We have a pipeline that works well. Development team is separate from business Team. Business team approves the deployment to PROD and this satisfies the requirement that the same person who committed code is not deploying to prod. However, there is one exception. The space administrator. This person can approve whatever step. On one hand we need this user as this is someone who drives the entire dev-ops of the team but from another hand this opens up the issue above. In our case there is no dedicated dev-ops team and it is all one technical team that does everything.
Outside of removing the person with git access from space administrator role is there anything else that can be done here?
Hi @kshatalov,
Are you using Manual Intervention steps to control who deploys to PROD or are you controlling this by other permissions around environments currently?
Wow sorry about not replying. This totally skipped my mind.
Currently we control it by Manual Intervention step which is assigned to a team that has rights to approve.

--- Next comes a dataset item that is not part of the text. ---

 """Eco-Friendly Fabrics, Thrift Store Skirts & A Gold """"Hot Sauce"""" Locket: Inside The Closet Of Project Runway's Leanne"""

The user I’m logged in as is Space Manager and Octopus Manager (not on the QA team), and when deploying to prod, this user is not able to approve or assign the intervention to themselves.
Can I please ask what version of Octopus you’re currently running? I’m wondering if your version potentially has a bug in this area.
Can you also please let me know which teams the Admin is in that you don’t want to be able to approve the intervention?
Thank you for reply. I just tested and it does indeed work as expected. We are on latest version now 2022.4 (Build 8319) and I think server was upgraded from much older version recently.
However, what about the actual deploy action?
I created a new project and have it a lifecycle
When I create a release I see “deploy” button ’
I checked and as far as I can see the only group that would give me this access would be space admin.
Whilst the space admin might be able to initiate a deployment unless they are also members of the specific team listed in the intervention step, they wouldn’t be able to approve it, and the deployment wouldn’t go anywhere.
Are you wanting to prevent this user from ever deploying?
If not, then it may be a case of examining the other available user roles to see if any of the ones without the DeploymentCreate permission also have the other permissions the user requires (Project Lead, for example). Or you could create a custom role with the exact permissions the role needs.
Thank you, I understand. So, it sounds like there is no way to stop space admin from deployment. However, the user can be stopped by making sure he has no access to approve (via some team).